§ What to do
Your copy should begin at the line containing "Baosity Full RFID" and end at the last line of the records below, matching each line exactly and leaving out pictures.

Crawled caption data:
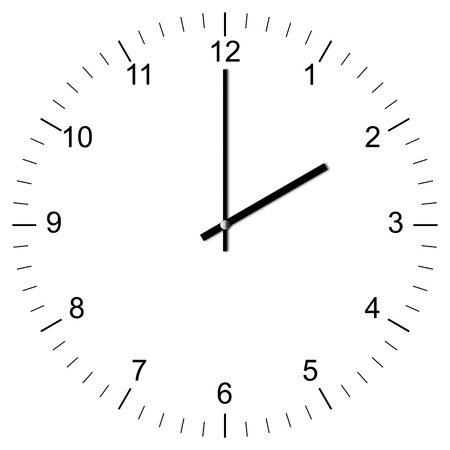 Illustration of a Clock showing 2:00 isolated on white background illustration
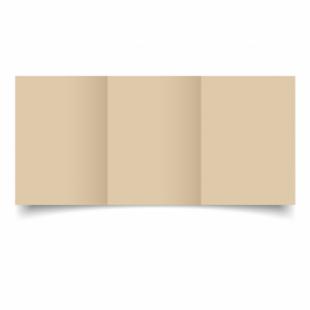 Sabbia Sirio Colour Card Blanks Double sided 290gsm-A6-Trifold
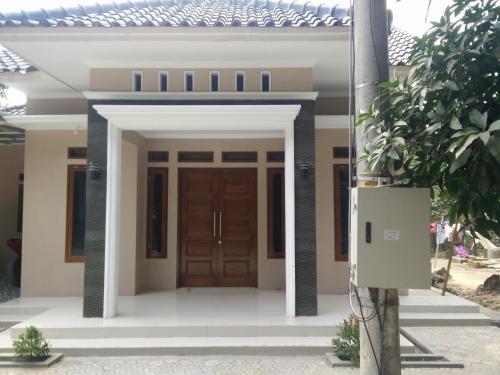 Homestay Ipit, Sukabumi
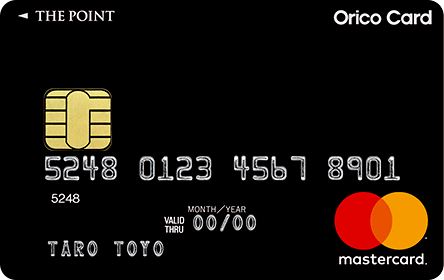 Orico Card THE POINT1
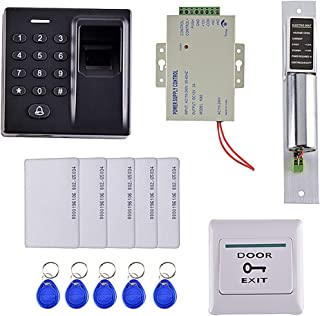 Baosity Full RFID Access Control Keyboard System Access Accounts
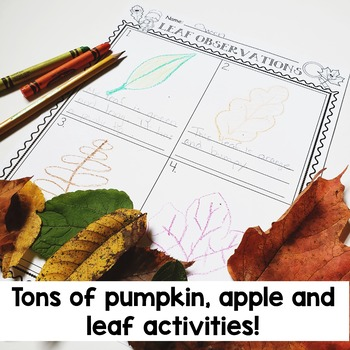Apples and Leaves and Pumpkins OH MY!  Tons of Fun Fall Activities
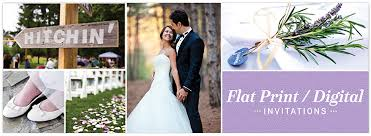 digital wedding invitations digital flat printed wedding invitations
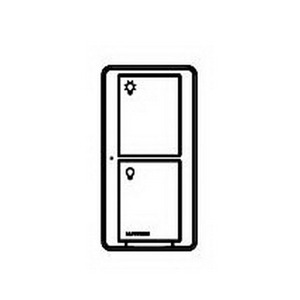 Lutron PD-5S-DV-WH 2-Button RF Switch; 120/277 Volt AC, 5 Amp Lighting Load, 3 Amp Fan, White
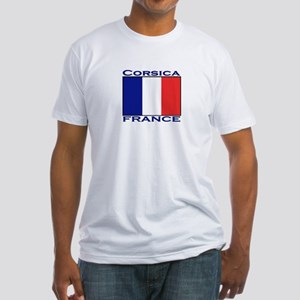 Corsica, France Fitted T-Shirt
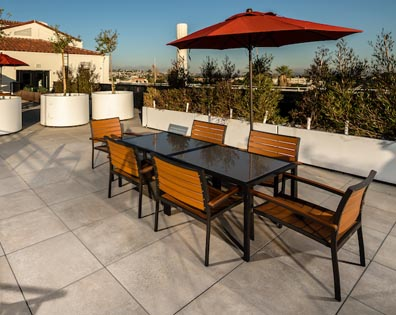 Hollenbeck Apartments - Terrace Deck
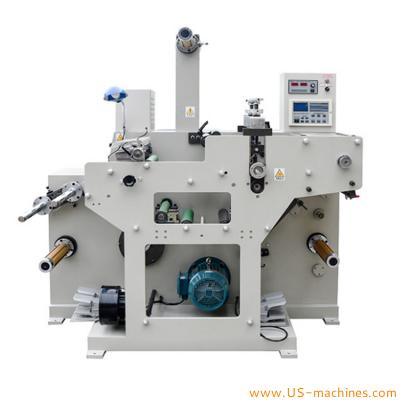 Automatic coreless adhesive label die cutting slitting machine label cutting winding machine slicing machine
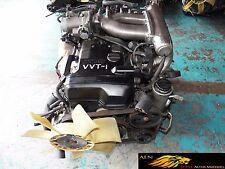 Toyota 2.5L Non Turbo 1JZ-GE VVTi Rear Sump AWD Engine W/ Wiring JDM 1JZGE VVTi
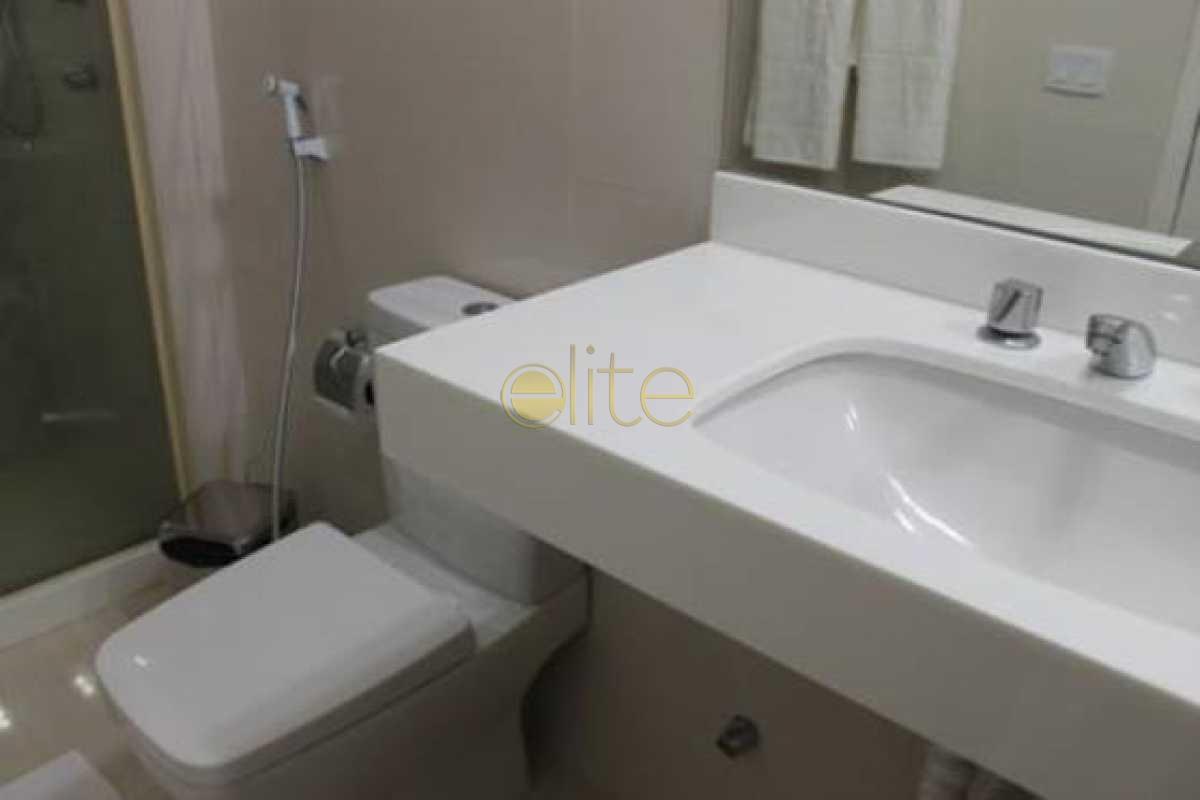 c51e414a0cf8427699de_g - Apartamento À Venda no Condomínio Barra Bella - Barra da Tijuca - Rio de Janeiro - RJ - EBAP20025 - 5
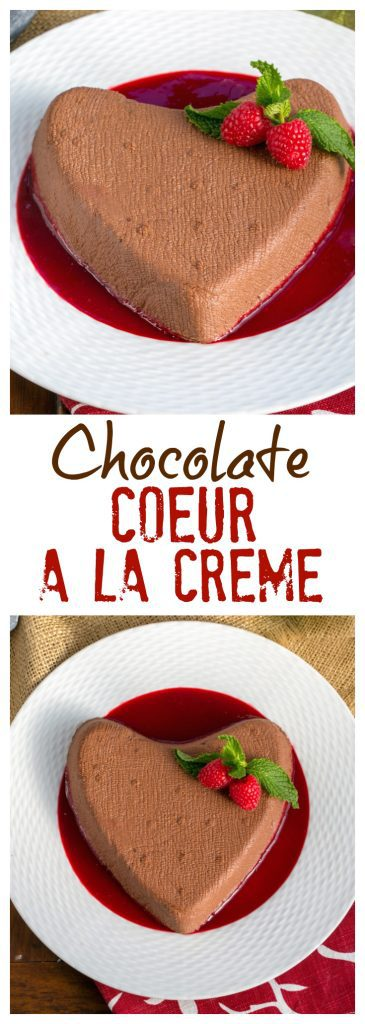 Chocolate Coeur a la Creme | This creamy heart-shaped dessert is the epitome of Valentine's Day sweets!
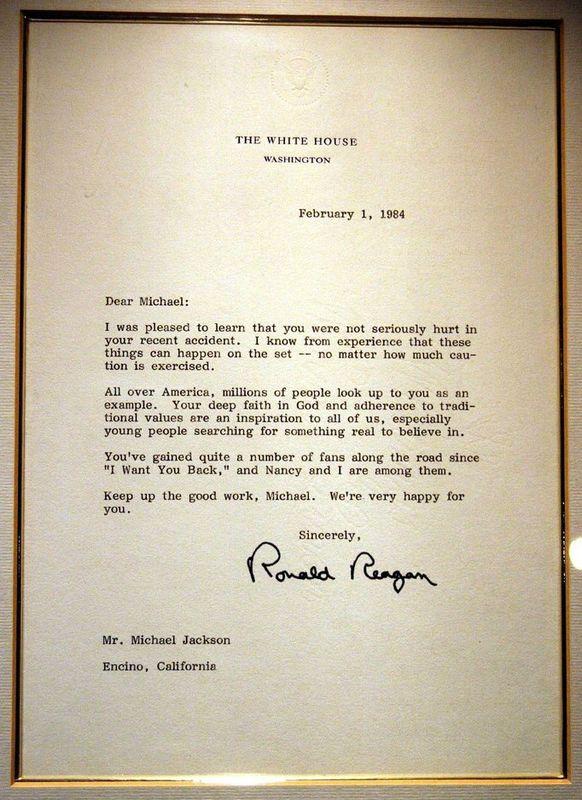 ronald_reagan_sympathy_letter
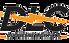 Duquesne Light Logo.png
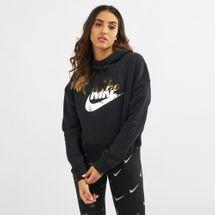 Nike Sportswear Metallic Rally Hoodie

§ Task response
 Baosity Full RFID Access Control Keyboard System Access Accounts
Apples and Leaves and Pumpkins OH MY!  Tons of Fun Fall Activities
 digital wedding invitations digital flat printed wedding invitations
 Lutron PD-5S-DV-WH 2-Button RF Switch; 120/277 Volt AC, 5 Amp Lighting Load, 3 Amp Fan, White
 Corsica, France Fitted T-Shirt
 Hollenbeck Apartments - Terrace Deck
 Automatic coreless adhesive label die cutting slitting machine label cutting winding machine slicing machine
 Toyota 2.5L Non Turbo 1JZ-GE VVTi Rear Sump AWD Engine W/ Wiring JDM 1JZGE VVTi
 c51e414a0cf8427699de_g - Apartamento À Venda no Condomínio Barra Bella - Barra da Tijuca - Rio de Janeiro - RJ - EBAP20025 - 5
 Chocolate Coeur a la Creme | This creamy heart-shaped dessert is the epitome of Valentine's Day sweets!
 ronald_reagan_sympathy_letter
 Duquesne Light Logo.png
 Nike Sportswear Metallic Rally Hoodie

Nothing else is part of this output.